= Sure as Fate =

American TV mystery anthology series (1950–1951)

Sure as Fate is a 60-minute American anthology mystery drama series that aired on CBS from July 4, 1950, until April 3, 1951.

Episodes of Sure as Fate focus on people who were caught up in "situations not of their own making". Critical reactions to a two-week trial in July 1950 were good enough that the program was brought back as a regular series in September 1950.

== Personnel and production ==
Sure as Fate was narrated by Paul Lukas. Its guest stars included Kim Stanley, John Carradine, Leslie Nielsen, and Marsha Hunt.

Montgomery Ford and Jerry Danzig were the producers. Among its directors were John Pyser, Yul Brynner and Hal Gerson. The series originated at WCBS-TV in New York City. The program was sustaining and was produced live.

When the show returned in September 1950 it was broadcast weekly for one month, after which it began alternating with Prudential Family Playhouse. It was shown on Tuesdays from 8 to 9 p.m. Eastern Time, when its competition included Texaco Star Theater.

== Episodes ==

Partial List of Episodes of Sure as Fate
| Date | Title | Actor(s) |
|---|---|---|
| July 4, 1950 | "Tremolo" | Bobby Nick |
| October 31, 1950 | "Three Blind Mice" | NA |
| November 14, 1950 | "Ten Days to Spring" | Elspeth Eric, Ted Newton. |
| January 9, 1951 | "Macbeth" | Judith Evelyn, John Carradine |
| April 3, 1951 | "Guinea Pigs" | Marsha Hunt, Dane Clark |

=== Raising funds for charity ===
The April 3, 1951, episode dealt with a doctor's cancer-related experiments on convicts who volunteered to serve as subjects. "Guinea Pigs" (which was written by a practicing physician) depicted ways of fighting cancer, leading Merrill Panitt, critic for The Philadelphia Inquirer, to write, "the audience learned quite a bit about the disease" without sensationalism.

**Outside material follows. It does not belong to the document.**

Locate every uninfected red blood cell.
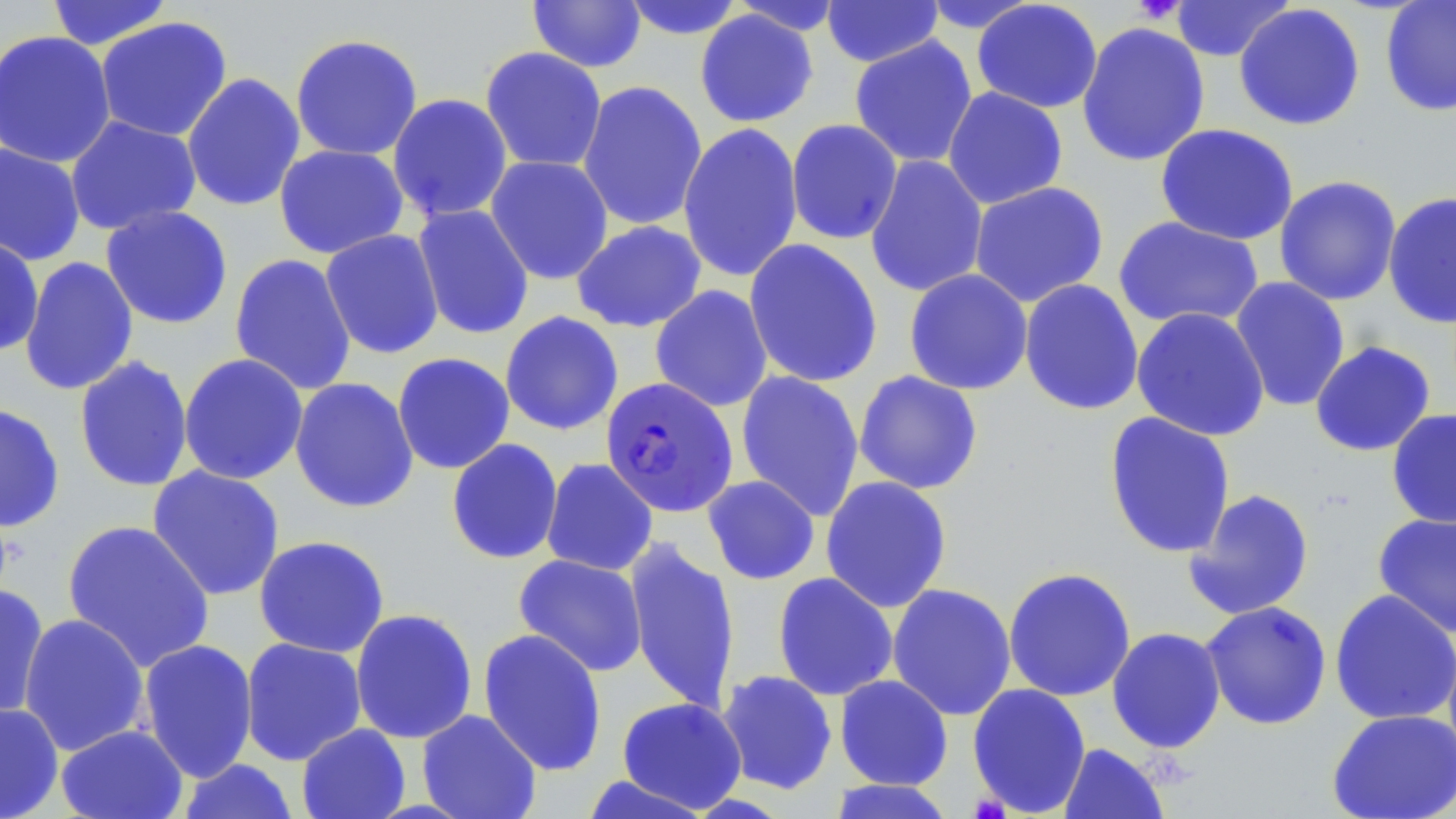
Approximate bounding boxes as named x1/y1/x2/y2 corners in pixels.
Uninfected red blood cells: (x1=45, y1=0, x2=175, y2=51), (x1=619, y1=0, x2=746, y2=40), (x1=821, y1=0, x2=943, y2=68), (x1=1168, y1=0, x2=1294, y2=62), (x1=527, y1=1, x2=647, y2=73), (x1=728, y1=1, x2=847, y2=36), (x1=916, y1=1, x2=1041, y2=35), (x1=971, y1=1, x2=1103, y2=114), (x1=1380, y1=1, x2=1456, y2=117), (x1=1234, y1=3, x2=1366, y2=131), (x1=695, y1=9, x2=819, y2=128), (x1=94, y1=16, x2=234, y2=142), (x1=1076, y1=21, x2=1210, y2=167), (x1=0, y1=29, x2=116, y2=168), (x1=289, y1=33, x2=424, y2=161), (x1=849, y1=35, x2=978, y2=168), (x1=479, y1=46, x2=607, y2=173), (x1=181, y1=72, x2=306, y2=212), (x1=577, y1=80, x2=708, y2=231), (x1=942, y1=87, x2=1068, y2=209), (x1=387, y1=93, x2=513, y2=222), (x1=64, y1=115, x2=202, y2=235), (x1=786, y1=119, x2=903, y2=245), (x1=678, y1=123, x2=803, y2=282), (x1=1155, y1=123, x2=1299, y2=246), (x1=0, y1=142, x2=86, y2=266), (x1=274, y1=144, x2=409, y2=259), (x1=865, y1=154, x2=988, y2=298), (x1=485, y1=155, x2=614, y2=285), (x1=1274, y1=175, x2=1402, y2=306), (x1=969, y1=181, x2=1109, y2=307), (x1=1383, y1=191, x2=1456, y2=329), (x1=412, y1=203, x2=534, y2=340), (x1=100, y1=205, x2=234, y2=329), (x1=1114, y1=216, x2=1265, y2=330), (x1=571, y1=220, x2=707, y2=333), (x1=320, y1=229, x2=444, y2=359), (x1=0, y1=236, x2=45, y2=356), (x1=743, y1=238, x2=883, y2=389), (x1=229, y1=253, x2=357, y2=395), (x1=19, y1=256, x2=139, y2=396), (x1=904, y1=268, x2=1033, y2=396), (x1=1229, y1=276, x2=1350, y2=412), (x1=1018, y1=278, x2=1144, y2=416), (x1=650, y1=285, x2=773, y2=412), (x1=1131, y1=307, x2=1270, y2=441), (x1=499, y1=311, x2=624, y2=436), (x1=1310, y1=340, x2=1436, y2=457), (x1=178, y1=352, x2=309, y2=485), (x1=392, y1=352, x2=515, y2=474), (x1=74, y1=355, x2=194, y2=493), (x1=735, y1=370, x2=865, y2=521), (x1=853, y1=370, x2=984, y2=495), (x1=289, y1=377, x2=419, y2=513), (x1=0, y1=402, x2=66, y2=533), (x1=1386, y1=408, x2=1456, y2=528), (x1=1103, y1=411, x2=1236, y2=559), (x1=446, y1=438, x2=563, y2=564), (x1=541, y1=457, x2=658, y2=576), (x1=147, y1=464, x2=285, y2=601), (x1=702, y1=475, x2=820, y2=585), (x1=820, y1=475, x2=952, y2=613), (x1=1183, y1=487, x2=1315, y2=621), (x1=1372, y1=511, x2=1456, y2=638), (x1=61, y1=519, x2=215, y2=672), (x1=253, y1=535, x2=390, y2=658), (x1=625, y1=536, x2=741, y2=716), (x1=513, y1=553, x2=648, y2=677), (x1=1003, y1=566, x2=1137, y2=702), (x1=772, y1=572, x2=898, y2=701), (x1=887, y1=582, x2=1017, y2=721), (x1=0, y1=583, x2=50, y2=721), (x1=1329, y1=589, x2=1456, y2=726), (x1=1200, y1=600, x2=1332, y2=730), (x1=349, y1=608, x2=478, y2=744), (x1=18, y1=613, x2=151, y2=756), (x1=1106, y1=626, x2=1226, y2=753), (x1=477, y1=628, x2=608, y2=776), (x1=240, y1=637, x2=367, y2=765), (x1=137, y1=638, x2=258, y2=783), (x1=716, y1=670, x2=838, y2=795), (x1=834, y1=674, x2=954, y2=790), (x1=967, y1=683, x2=1091, y2=817), (x1=617, y1=696, x2=747, y2=813), (x1=0, y1=701, x2=64, y2=819), (x1=1326, y1=708, x2=1456, y2=818), (x1=416, y1=709, x2=542, y2=819), (x1=296, y1=723, x2=410, y2=819), (x1=55, y1=724, x2=189, y2=819), (x1=1057, y1=742, x2=1170, y2=819), (x1=177, y1=758, x2=300, y2=819), (x1=580, y1=774, x2=715, y2=818), (x1=828, y1=779, x2=957, y2=819).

The broadcast included an intermission during which Douglas Fairbanks Jr. and Mrs. Alben W. Barkley asked the audience to contribute to the American Cancer Society. Panitt commended that approach to raising funds and suggested that other dramatic programs might use a similar technique to help campaigns for charitable causes. He contrasted that approach with fundraising marathons, during which "the point of the charity, the need for it, takes second place to the stars".

==Critical response==
Jack Gould's review in The New York Times of Sure as Fates production of Macbeth called the modern-dress interpretation of that play "a commendable demonstration of television's willingness to experiment." Gould added that the episode "was bold in concept and an arresting item of controversial theatre." He felt, however, that the modernization did not go far enough, such as when Lady Macbeth wore a modern hostess's gown while wearing an ornate crown as she presided at an "Elizabethan banquet table"; Gould said, "the inconsistency was very disconcerting".

A review in the trade publication Billboard said that Sure as Fate "is making a good try for audience, and what comes up on the screen makes interesting viewing." It had mixed comments about the episode "The Rabbit", saying that "it shaped up as good drama for the most part, with moments of fine characterization and suspense" but also pointing out flaws in the script that contrasted with other excellent script segments. Overall, the review said that the show's producer, director, and writers "are working hard and honestly to develop good video drama."

Media critic John Crosby praised Sure as Fate in a syndicated column that contained critiques of three suspense-themed dramatic programs that CBS broadcast on Tuesday nights. He described Sure as Fate as "meticulously cast and carefully underwritten." Crosby wrote that each character in an episode, regardless of the size of the role, was portrayed in a way that made "a solid impact" and helped to move the plot along. He also noted that creation of atmosphere was not overdone.